Copy out, without changes, everything in the records from the line containing "In the photo" down to the line containing "12.6 meters", including both of those lines.

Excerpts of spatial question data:
········
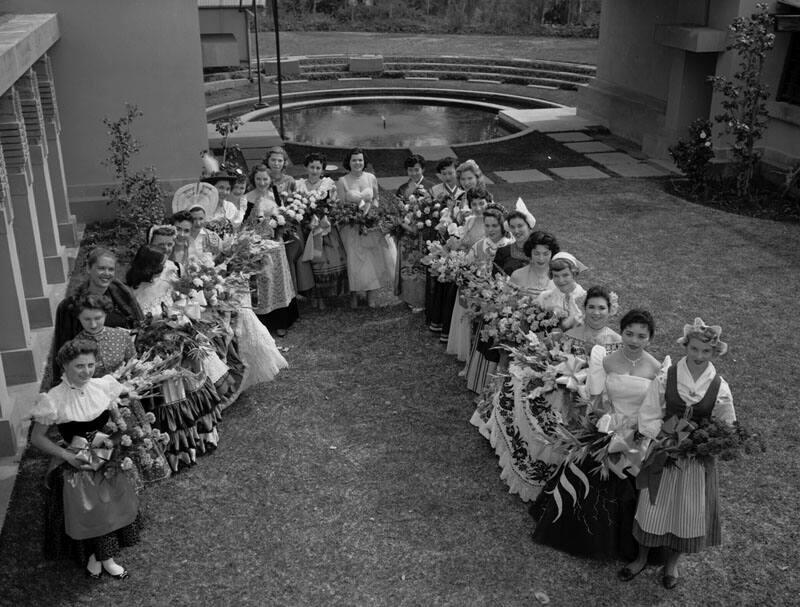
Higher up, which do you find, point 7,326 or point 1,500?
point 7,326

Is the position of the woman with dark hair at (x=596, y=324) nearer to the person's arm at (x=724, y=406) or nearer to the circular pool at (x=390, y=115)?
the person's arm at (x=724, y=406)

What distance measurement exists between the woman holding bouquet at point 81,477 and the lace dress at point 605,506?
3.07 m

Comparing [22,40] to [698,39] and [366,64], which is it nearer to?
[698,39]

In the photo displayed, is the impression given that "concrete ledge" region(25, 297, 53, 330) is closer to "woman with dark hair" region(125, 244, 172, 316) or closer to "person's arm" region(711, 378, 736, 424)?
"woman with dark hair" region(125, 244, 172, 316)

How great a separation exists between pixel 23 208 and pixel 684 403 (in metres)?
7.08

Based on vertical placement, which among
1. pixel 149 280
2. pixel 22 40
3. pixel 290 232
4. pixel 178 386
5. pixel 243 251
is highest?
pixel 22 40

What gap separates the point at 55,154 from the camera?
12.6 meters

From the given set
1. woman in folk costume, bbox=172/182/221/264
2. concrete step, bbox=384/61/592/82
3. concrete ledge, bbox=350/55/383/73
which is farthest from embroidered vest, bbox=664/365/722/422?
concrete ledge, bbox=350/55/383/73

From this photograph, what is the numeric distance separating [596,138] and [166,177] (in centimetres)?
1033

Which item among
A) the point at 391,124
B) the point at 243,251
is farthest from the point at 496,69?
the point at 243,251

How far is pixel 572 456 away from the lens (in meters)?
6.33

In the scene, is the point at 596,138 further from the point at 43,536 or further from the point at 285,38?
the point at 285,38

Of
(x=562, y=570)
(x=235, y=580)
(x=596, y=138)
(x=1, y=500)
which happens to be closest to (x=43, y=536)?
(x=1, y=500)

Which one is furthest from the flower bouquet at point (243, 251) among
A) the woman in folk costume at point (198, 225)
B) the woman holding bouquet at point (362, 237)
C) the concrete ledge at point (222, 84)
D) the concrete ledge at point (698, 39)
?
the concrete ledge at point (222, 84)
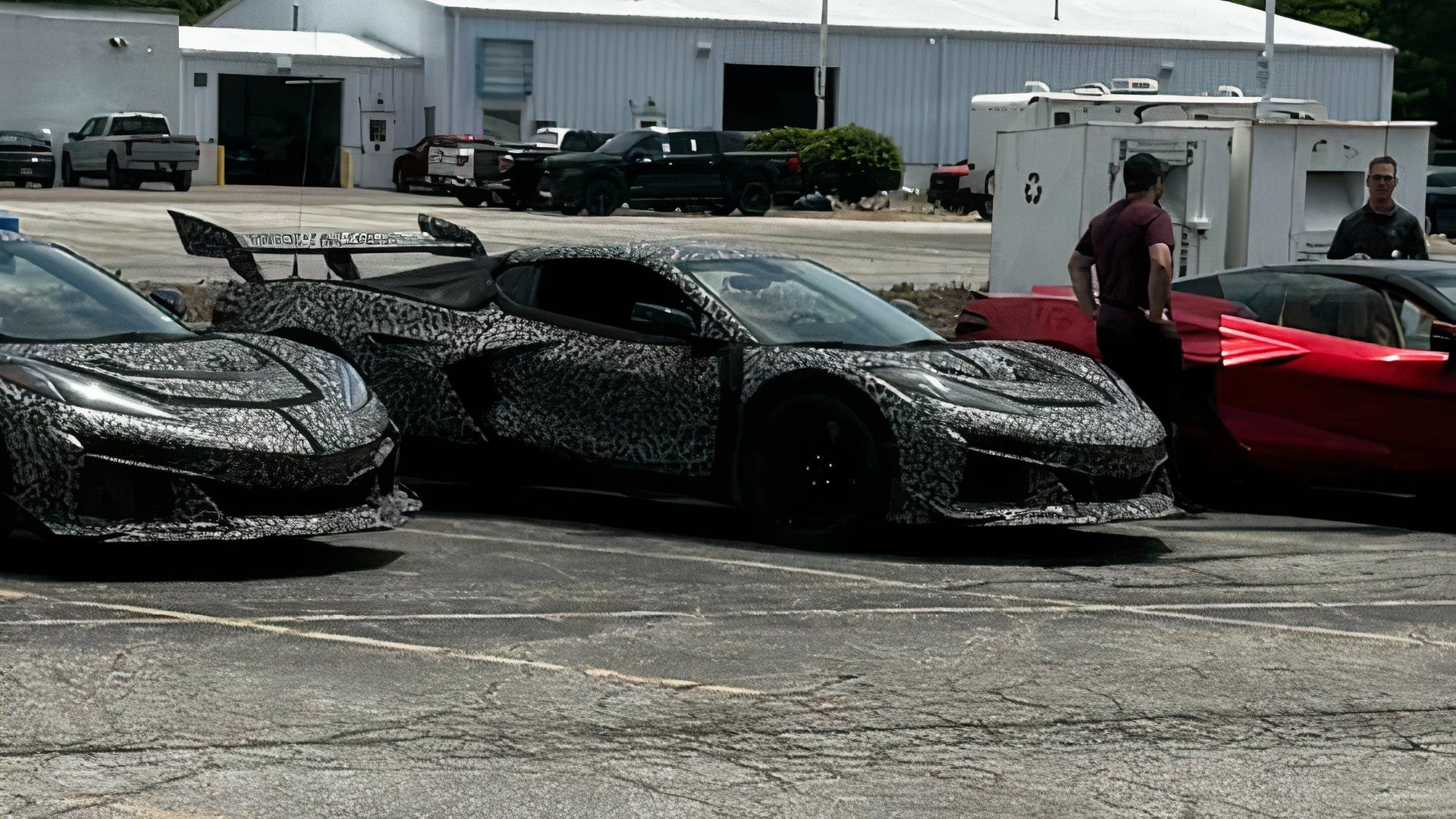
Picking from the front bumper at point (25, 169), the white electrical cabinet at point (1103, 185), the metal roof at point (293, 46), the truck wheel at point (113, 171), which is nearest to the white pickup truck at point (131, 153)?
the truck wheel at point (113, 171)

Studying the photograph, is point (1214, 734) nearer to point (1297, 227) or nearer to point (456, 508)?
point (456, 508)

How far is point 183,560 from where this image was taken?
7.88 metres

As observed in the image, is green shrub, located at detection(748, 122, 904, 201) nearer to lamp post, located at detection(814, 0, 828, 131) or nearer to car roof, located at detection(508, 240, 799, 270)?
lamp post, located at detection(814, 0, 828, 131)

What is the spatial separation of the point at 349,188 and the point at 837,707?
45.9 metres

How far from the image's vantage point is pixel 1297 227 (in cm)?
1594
········
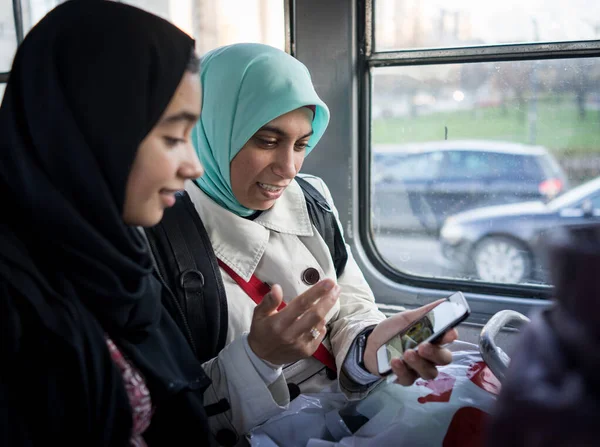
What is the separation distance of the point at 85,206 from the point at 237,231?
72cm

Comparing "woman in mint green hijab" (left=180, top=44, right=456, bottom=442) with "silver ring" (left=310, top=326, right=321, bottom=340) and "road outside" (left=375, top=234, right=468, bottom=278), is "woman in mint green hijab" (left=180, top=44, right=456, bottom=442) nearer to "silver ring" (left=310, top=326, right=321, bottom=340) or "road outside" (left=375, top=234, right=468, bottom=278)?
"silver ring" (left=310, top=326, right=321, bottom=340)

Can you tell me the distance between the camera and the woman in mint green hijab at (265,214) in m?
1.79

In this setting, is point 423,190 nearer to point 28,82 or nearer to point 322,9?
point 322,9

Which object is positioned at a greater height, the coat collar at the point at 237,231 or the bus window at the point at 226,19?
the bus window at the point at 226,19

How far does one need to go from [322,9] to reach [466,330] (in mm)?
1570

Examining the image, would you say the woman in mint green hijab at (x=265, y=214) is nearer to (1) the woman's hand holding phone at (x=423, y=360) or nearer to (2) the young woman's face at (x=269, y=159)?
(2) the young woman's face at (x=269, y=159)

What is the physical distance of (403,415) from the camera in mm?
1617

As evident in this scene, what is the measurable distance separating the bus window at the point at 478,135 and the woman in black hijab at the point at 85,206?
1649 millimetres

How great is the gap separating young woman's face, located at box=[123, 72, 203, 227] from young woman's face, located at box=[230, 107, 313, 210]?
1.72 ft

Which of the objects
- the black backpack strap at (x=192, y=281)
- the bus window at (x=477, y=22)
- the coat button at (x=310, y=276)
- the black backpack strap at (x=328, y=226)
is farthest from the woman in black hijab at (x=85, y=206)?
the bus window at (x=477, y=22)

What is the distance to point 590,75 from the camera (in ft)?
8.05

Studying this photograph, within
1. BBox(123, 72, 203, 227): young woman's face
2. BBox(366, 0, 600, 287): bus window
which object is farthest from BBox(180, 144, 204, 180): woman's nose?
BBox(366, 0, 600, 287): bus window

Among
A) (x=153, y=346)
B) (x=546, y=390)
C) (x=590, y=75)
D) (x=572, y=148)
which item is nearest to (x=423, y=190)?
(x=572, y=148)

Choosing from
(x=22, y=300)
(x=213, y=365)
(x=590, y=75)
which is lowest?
········
**Solution to the exercise**
In the photo displayed, is the impression given that "concrete ledge" region(25, 297, 53, 330) is closer to "woman with dark hair" region(125, 244, 172, 316) or closer to "person's arm" region(711, 378, 736, 424)?
"woman with dark hair" region(125, 244, 172, 316)

How great a separation exists between pixel 23 208 and pixel 684 403 (in metres)?
7.08

Based on vertical placement, which among
1. pixel 149 280
2. pixel 22 40
3. pixel 290 232
4. pixel 178 386
5. pixel 243 251
is highest?
pixel 22 40

What gap separates the point at 55,154 from the camera?
12.6 meters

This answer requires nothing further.